• **Given task**:
Reproduce the stretch of material from the line containing "Is pixel 400" through the line containing "0.51 meters", changing every "laptop" to "notebook" and leaving everything else as it is.
--- start of Records ---
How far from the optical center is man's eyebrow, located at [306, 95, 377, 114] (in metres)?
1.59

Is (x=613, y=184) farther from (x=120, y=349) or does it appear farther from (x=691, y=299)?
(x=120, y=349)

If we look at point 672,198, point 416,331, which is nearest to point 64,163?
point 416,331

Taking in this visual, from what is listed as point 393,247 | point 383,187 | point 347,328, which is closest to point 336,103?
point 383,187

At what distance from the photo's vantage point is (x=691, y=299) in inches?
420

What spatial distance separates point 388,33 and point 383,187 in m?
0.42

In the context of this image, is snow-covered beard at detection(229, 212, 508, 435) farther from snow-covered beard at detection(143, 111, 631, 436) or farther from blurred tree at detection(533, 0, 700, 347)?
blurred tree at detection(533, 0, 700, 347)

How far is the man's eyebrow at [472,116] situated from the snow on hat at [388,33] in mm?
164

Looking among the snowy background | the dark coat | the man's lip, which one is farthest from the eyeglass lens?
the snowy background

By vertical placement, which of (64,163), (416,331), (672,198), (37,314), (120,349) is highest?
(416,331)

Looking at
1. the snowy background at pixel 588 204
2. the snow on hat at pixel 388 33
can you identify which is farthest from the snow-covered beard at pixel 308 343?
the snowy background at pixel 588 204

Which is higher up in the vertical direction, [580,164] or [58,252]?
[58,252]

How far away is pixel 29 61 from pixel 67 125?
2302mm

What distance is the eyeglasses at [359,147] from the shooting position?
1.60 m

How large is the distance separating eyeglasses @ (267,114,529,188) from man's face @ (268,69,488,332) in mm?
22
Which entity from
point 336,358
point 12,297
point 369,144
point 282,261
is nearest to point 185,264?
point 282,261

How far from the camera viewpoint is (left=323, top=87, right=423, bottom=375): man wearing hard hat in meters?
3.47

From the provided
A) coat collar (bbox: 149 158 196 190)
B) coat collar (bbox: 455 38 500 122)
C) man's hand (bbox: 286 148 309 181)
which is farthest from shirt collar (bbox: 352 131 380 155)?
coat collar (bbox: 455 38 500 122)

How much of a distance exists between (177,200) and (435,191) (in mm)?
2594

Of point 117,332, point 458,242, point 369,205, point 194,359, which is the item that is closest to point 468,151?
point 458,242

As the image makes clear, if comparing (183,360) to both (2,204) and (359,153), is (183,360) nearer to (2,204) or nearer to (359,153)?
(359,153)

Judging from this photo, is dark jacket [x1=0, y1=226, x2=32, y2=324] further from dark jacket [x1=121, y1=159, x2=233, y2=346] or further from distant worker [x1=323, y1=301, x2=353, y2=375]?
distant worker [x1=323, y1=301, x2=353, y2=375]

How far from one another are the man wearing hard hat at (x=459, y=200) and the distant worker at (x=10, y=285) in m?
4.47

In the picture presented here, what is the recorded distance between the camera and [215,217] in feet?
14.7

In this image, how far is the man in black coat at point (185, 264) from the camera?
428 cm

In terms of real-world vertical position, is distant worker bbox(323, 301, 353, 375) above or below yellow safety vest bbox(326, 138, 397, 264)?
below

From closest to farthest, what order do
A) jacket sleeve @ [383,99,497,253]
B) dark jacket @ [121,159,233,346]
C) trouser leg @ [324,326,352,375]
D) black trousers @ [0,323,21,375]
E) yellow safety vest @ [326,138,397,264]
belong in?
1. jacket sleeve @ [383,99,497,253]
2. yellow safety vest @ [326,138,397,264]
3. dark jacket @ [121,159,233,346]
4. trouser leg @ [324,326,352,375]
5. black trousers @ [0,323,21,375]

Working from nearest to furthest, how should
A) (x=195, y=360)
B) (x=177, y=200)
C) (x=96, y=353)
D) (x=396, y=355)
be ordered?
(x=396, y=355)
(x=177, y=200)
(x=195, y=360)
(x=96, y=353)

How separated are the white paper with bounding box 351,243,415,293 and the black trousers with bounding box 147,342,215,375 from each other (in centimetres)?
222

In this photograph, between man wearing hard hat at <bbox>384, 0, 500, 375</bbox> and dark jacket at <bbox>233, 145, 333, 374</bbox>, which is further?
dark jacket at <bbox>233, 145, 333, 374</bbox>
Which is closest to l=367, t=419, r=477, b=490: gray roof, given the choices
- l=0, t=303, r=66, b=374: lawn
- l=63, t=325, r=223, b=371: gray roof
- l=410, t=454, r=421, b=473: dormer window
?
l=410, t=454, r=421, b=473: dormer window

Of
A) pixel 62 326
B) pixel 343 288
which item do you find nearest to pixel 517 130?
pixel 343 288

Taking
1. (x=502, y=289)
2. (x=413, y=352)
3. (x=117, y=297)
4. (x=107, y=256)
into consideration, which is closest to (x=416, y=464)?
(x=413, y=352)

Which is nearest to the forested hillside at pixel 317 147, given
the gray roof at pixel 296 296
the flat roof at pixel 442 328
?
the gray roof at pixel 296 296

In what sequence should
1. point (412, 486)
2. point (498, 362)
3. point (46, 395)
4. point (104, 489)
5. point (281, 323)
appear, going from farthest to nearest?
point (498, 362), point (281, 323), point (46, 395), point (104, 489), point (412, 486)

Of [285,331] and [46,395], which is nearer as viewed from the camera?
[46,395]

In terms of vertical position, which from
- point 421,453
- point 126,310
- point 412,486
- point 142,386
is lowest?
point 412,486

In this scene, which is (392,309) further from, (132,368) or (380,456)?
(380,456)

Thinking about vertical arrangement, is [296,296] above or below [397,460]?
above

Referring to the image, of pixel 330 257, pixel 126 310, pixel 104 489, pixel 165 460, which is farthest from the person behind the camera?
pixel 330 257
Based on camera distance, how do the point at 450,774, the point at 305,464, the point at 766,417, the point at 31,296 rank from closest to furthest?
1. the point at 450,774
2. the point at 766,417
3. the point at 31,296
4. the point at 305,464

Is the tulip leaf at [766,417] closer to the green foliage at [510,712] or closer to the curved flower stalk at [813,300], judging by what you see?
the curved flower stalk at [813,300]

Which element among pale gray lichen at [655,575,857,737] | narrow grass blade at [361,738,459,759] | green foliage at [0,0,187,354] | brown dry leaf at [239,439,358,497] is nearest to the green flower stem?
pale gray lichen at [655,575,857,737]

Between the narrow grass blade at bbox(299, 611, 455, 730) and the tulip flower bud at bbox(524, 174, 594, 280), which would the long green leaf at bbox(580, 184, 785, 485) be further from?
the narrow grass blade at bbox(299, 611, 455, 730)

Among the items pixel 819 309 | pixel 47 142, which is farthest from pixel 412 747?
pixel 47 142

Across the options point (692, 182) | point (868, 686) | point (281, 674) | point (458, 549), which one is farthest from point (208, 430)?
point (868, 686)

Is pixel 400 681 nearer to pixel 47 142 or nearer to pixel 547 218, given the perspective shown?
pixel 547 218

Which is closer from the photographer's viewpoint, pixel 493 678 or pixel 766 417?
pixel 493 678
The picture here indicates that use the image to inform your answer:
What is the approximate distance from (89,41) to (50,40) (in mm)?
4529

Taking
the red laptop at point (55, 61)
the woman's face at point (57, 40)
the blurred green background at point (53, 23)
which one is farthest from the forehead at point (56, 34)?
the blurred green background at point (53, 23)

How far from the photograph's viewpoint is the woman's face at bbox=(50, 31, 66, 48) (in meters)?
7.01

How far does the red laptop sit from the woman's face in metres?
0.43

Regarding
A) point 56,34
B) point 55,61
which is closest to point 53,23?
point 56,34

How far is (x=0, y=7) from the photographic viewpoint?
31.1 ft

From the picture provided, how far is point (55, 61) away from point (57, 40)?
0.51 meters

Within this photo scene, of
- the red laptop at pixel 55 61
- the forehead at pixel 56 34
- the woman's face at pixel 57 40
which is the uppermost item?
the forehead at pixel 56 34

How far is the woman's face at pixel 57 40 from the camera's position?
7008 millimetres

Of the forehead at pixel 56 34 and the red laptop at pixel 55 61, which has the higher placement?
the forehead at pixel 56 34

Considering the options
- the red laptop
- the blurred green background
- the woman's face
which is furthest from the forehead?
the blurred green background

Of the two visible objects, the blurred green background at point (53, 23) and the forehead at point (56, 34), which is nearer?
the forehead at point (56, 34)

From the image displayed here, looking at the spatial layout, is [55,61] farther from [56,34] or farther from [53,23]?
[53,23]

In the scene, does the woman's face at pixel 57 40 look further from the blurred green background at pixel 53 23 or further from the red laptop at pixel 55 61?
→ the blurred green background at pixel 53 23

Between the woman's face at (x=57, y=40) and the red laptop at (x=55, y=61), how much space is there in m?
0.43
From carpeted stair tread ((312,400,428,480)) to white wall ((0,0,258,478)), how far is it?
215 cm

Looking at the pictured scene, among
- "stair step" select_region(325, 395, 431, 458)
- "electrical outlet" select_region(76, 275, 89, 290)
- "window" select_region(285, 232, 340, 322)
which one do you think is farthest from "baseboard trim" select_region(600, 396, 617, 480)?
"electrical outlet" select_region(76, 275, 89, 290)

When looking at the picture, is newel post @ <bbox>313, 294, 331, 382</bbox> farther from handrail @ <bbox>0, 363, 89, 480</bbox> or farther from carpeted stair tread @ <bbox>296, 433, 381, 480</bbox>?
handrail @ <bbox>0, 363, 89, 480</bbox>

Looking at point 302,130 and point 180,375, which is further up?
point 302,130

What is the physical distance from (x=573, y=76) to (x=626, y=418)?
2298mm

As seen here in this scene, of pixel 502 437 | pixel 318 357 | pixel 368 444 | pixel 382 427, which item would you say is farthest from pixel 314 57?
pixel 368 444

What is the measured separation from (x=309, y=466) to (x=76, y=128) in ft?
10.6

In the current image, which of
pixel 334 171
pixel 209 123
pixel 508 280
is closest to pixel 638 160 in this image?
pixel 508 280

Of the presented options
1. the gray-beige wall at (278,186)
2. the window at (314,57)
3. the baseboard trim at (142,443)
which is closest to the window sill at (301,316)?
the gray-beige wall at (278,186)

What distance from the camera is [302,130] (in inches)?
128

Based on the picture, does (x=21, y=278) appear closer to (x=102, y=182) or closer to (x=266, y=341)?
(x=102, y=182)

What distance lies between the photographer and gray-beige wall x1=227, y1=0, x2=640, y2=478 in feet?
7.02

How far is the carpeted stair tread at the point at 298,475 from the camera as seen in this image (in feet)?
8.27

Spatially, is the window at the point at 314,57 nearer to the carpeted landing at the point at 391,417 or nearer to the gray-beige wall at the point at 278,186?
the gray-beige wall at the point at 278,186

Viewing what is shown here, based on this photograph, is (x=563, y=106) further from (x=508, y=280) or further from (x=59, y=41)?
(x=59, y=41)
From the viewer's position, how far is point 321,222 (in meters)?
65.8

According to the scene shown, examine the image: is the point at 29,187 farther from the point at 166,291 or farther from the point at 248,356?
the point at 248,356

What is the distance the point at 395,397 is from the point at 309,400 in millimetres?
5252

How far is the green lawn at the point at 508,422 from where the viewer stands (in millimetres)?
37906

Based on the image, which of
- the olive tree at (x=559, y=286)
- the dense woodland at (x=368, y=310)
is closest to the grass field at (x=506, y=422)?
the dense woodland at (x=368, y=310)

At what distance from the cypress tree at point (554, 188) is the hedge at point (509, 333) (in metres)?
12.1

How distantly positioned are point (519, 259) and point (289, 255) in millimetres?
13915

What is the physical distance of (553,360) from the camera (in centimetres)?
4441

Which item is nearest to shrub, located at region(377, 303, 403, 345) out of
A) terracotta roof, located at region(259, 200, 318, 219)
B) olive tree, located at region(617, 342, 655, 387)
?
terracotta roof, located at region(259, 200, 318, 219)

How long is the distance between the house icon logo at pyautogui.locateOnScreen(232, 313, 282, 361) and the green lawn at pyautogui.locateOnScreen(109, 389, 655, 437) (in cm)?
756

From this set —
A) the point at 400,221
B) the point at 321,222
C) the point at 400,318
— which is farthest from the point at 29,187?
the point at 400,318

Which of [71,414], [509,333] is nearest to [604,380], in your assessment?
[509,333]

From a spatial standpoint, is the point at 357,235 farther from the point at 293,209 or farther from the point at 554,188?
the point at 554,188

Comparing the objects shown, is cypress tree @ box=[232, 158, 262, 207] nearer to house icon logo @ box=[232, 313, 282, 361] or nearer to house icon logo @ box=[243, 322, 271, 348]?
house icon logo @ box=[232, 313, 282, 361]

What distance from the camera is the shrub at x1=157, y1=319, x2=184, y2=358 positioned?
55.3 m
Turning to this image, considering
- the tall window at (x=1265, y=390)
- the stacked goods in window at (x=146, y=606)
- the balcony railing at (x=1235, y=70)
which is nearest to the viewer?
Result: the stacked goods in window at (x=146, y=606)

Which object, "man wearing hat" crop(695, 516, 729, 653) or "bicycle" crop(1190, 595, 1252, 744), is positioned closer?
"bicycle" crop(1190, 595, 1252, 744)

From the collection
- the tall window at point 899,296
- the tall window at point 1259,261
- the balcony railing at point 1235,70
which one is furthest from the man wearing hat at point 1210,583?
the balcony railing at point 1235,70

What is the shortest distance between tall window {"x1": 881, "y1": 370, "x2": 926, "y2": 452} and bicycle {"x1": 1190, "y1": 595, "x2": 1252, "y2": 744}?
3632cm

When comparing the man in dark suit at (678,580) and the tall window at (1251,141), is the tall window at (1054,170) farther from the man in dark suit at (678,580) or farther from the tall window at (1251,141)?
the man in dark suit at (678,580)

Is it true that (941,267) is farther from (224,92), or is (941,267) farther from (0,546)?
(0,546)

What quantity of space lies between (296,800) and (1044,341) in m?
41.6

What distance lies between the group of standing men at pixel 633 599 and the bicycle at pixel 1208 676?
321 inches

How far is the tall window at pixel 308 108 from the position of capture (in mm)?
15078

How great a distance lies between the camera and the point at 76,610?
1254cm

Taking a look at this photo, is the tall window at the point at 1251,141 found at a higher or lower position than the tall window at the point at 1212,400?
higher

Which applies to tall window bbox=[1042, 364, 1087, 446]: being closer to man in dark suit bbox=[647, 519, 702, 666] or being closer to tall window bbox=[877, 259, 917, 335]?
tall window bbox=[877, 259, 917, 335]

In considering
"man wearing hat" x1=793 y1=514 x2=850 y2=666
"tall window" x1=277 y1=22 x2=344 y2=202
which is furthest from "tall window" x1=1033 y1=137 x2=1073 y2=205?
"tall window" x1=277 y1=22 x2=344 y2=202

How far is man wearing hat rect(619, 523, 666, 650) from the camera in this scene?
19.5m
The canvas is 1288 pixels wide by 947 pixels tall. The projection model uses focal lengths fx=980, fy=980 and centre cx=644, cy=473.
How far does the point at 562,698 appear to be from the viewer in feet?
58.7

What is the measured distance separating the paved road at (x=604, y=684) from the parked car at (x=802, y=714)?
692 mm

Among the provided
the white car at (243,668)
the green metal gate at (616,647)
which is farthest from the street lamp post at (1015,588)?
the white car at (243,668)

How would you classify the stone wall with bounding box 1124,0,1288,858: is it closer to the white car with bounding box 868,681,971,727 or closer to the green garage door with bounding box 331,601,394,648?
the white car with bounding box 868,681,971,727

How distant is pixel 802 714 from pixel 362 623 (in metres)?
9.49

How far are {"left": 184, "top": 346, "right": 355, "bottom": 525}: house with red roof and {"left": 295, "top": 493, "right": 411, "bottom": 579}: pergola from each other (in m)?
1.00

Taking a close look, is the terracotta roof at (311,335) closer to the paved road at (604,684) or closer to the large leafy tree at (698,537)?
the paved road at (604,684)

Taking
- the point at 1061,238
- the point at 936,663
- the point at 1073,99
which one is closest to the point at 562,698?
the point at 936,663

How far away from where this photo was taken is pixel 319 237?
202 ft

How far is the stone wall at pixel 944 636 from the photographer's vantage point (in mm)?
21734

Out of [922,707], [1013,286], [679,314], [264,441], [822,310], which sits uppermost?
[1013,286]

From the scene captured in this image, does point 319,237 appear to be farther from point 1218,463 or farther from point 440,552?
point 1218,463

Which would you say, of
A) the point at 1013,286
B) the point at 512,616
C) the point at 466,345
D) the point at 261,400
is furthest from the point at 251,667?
--- end of Records ---
• **Solution to the exercise**:
Is pixel 400 681 nearer to pixel 47 142 or nearer to pixel 547 218, given the perspective shown?
pixel 547 218

Which is closer from the photographer's viewpoint, pixel 493 678 or pixel 766 417?
pixel 493 678
The picture here indicates that use the image to inform your answer:
What is the approximate distance from (89,41) to (50,40) (in mm)?
4529

Taking
the red notebook at point (55, 61)
the woman's face at point (57, 40)
the blurred green background at point (53, 23)
which one is farthest from the forehead at point (56, 34)?
the blurred green background at point (53, 23)

How far from the photograph's viewpoint is the woman's face at bbox=(50, 31, 66, 48) (in meters)?
7.01

How far does the red notebook sit from the woman's face in metres?
0.43

Regarding
A) point 56,34
B) point 55,61
which is closest to point 53,23?
point 56,34

How far is (x=0, y=7) from the photographic viewpoint?
31.1 ft

From the picture provided, how far is point (55, 61) away from point (57, 40)?
0.51 meters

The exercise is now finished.